# Exercise brief:
Copy out the listing from the line that contains "This photo reveals" through the end of the listing, leaving out the pictures.

# Records to use:
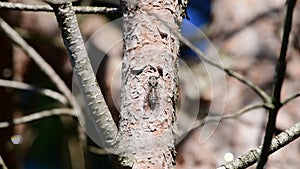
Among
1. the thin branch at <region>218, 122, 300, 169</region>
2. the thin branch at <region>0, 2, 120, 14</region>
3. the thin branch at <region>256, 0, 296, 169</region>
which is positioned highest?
the thin branch at <region>0, 2, 120, 14</region>

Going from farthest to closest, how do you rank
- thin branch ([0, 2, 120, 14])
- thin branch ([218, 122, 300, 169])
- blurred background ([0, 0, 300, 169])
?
blurred background ([0, 0, 300, 169]) < thin branch ([0, 2, 120, 14]) < thin branch ([218, 122, 300, 169])


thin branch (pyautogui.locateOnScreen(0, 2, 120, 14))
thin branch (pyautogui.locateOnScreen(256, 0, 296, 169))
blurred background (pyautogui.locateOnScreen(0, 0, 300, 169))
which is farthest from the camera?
blurred background (pyautogui.locateOnScreen(0, 0, 300, 169))

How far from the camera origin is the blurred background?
200 centimetres

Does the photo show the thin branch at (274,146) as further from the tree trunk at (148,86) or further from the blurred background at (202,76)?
the blurred background at (202,76)

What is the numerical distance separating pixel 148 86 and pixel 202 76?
3.38 feet

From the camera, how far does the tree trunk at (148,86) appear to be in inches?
40.4

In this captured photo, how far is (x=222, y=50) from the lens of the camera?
213 centimetres

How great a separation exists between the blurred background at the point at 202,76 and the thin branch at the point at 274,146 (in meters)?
0.86

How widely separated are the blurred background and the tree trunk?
79 cm

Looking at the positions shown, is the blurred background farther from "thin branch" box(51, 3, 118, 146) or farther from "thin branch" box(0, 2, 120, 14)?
"thin branch" box(51, 3, 118, 146)

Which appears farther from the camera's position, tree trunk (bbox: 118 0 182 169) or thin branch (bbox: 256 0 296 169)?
tree trunk (bbox: 118 0 182 169)

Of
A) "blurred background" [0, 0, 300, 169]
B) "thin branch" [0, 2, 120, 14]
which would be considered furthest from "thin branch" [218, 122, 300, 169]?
"blurred background" [0, 0, 300, 169]

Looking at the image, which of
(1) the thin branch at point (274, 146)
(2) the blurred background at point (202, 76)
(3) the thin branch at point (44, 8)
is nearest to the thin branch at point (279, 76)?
(1) the thin branch at point (274, 146)

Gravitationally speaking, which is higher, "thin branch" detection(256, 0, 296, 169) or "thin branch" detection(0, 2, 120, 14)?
"thin branch" detection(0, 2, 120, 14)
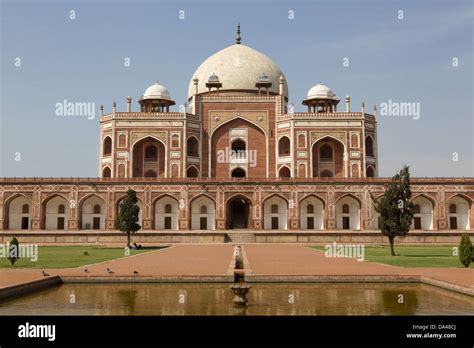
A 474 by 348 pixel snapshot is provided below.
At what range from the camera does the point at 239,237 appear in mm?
31031

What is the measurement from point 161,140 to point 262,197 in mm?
9989

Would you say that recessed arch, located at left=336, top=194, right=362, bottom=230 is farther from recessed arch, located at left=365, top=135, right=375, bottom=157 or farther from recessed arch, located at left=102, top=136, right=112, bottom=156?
recessed arch, located at left=102, top=136, right=112, bottom=156

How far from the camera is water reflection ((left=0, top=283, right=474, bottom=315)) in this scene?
8719 millimetres

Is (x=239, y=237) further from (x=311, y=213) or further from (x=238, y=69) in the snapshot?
(x=238, y=69)

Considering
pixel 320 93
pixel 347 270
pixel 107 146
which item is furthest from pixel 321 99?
pixel 347 270

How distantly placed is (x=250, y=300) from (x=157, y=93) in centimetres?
3425

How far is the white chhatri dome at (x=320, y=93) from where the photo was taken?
4166cm

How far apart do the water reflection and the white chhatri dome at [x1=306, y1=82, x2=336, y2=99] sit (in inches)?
1224

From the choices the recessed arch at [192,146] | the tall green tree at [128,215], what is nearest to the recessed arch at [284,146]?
the recessed arch at [192,146]

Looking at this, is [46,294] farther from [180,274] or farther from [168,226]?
[168,226]

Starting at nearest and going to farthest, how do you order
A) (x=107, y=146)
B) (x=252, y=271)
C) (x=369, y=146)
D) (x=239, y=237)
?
(x=252, y=271)
(x=239, y=237)
(x=369, y=146)
(x=107, y=146)

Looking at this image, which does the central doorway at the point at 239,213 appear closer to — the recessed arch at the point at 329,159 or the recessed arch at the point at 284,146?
the recessed arch at the point at 284,146

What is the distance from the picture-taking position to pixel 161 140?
39156 mm
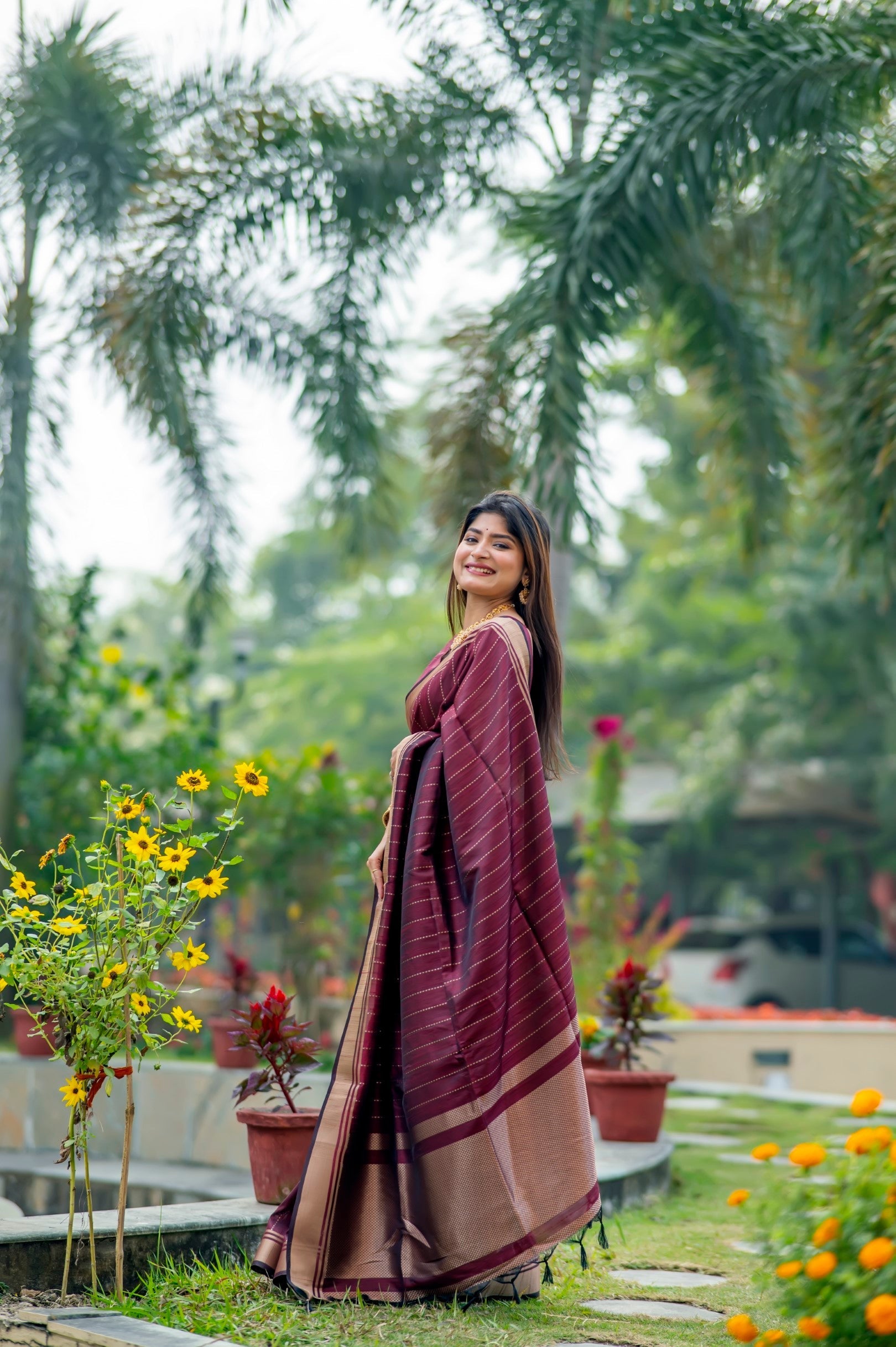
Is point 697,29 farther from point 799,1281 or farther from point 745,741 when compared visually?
point 745,741

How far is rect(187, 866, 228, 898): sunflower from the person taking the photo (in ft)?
9.36

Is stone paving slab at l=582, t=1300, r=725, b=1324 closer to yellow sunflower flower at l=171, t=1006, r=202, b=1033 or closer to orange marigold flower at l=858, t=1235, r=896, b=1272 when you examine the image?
yellow sunflower flower at l=171, t=1006, r=202, b=1033

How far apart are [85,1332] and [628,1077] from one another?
295 centimetres

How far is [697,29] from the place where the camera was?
6.22 meters

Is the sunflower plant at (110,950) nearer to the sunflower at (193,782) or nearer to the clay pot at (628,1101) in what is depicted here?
the sunflower at (193,782)

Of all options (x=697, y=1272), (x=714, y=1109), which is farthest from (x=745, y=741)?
(x=697, y=1272)

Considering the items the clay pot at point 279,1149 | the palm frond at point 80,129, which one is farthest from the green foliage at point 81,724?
the clay pot at point 279,1149

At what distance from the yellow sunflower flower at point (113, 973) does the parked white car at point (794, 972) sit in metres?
12.8

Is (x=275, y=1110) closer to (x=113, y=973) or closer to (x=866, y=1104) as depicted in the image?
(x=113, y=973)

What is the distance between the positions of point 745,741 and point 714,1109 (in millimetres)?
7499

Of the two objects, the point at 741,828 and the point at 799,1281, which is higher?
the point at 741,828

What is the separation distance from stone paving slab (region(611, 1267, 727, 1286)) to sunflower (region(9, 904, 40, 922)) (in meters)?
1.84

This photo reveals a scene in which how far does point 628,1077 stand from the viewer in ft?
17.3

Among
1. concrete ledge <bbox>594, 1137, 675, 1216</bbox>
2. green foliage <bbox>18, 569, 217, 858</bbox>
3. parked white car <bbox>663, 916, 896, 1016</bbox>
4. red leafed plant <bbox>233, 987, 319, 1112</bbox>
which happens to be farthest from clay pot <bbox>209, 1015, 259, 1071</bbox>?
parked white car <bbox>663, 916, 896, 1016</bbox>
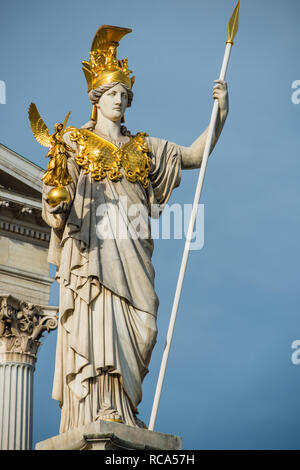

# Result for this task:
This photo reveals a scene in which how far does point 628,1077 stand from the viewer in ft?
17.3

Among
1. concrete ledge <bbox>594, 1137, 675, 1216</bbox>
2. green foliage <bbox>18, 569, 217, 858</bbox>
3. parked white car <bbox>663, 916, 896, 1016</bbox>
4. red leafed plant <bbox>233, 987, 319, 1112</bbox>
which happens to be farthest from clay pot <bbox>209, 1015, 259, 1071</bbox>?
parked white car <bbox>663, 916, 896, 1016</bbox>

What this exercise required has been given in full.